Retype, character for character, the rows that begin with the line containing "Measuring vertically, is" and end with the line containing "14.2 inches", including both of those lines.

Data section:
------------

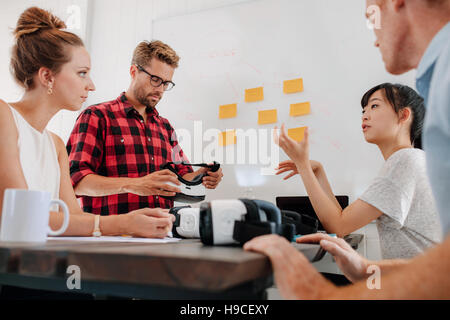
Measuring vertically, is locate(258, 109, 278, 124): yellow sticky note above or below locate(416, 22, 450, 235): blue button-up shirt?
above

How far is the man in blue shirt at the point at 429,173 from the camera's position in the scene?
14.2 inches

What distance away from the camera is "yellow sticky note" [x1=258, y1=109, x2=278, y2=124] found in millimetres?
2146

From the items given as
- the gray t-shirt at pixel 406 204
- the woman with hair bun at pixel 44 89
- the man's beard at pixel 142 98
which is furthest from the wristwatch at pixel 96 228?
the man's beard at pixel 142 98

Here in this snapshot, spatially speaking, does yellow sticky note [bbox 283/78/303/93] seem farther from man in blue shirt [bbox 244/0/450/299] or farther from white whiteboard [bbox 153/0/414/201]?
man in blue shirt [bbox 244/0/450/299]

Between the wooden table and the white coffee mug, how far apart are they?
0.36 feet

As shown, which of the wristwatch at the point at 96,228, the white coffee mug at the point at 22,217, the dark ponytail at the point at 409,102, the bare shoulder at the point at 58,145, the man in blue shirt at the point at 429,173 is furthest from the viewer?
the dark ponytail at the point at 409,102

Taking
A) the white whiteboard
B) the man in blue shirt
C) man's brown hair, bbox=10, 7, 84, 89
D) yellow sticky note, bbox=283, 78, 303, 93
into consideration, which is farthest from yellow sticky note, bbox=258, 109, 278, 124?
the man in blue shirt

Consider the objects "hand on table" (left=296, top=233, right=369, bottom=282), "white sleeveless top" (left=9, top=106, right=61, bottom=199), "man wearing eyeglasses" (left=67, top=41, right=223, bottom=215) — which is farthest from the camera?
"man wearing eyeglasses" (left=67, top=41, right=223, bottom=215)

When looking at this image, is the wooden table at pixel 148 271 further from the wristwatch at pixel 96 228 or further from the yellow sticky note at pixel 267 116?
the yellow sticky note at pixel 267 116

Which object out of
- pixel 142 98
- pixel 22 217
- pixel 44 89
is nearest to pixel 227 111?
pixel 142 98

------------

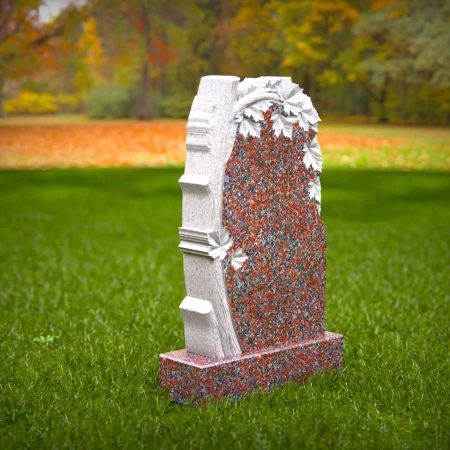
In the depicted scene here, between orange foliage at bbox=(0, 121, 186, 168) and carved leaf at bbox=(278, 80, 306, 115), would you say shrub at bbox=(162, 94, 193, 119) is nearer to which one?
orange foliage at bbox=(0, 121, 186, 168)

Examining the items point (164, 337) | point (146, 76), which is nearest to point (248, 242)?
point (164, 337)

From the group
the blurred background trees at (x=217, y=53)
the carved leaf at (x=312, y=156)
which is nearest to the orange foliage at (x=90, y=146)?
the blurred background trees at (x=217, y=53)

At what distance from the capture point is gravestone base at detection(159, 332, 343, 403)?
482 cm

------------

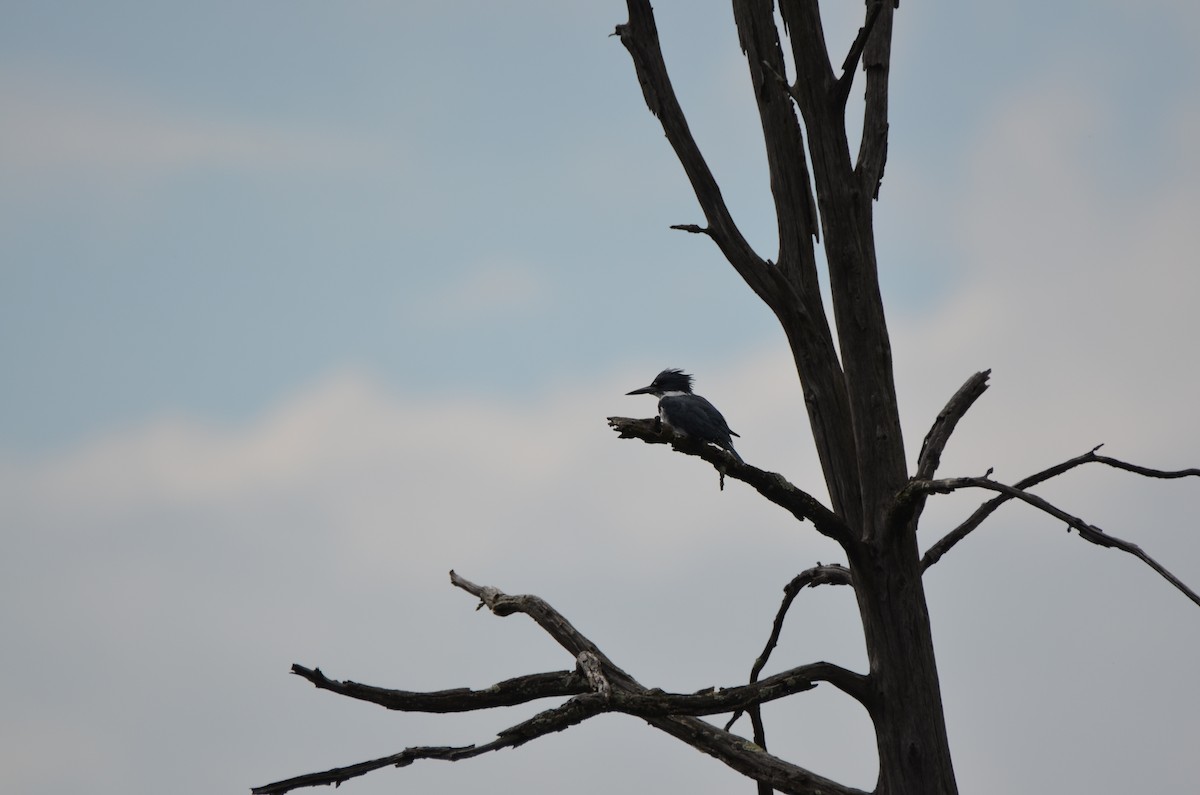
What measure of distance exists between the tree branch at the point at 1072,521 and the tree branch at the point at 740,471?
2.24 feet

------------

Task response:
Measuring vertically, is locate(258, 109, 278, 124): yellow sticky note above or below locate(416, 22, 450, 235): blue button-up shirt?
above

How far is the man in blue shirt at the point at 429,173 from the camera's position in the scene?
14.2 inches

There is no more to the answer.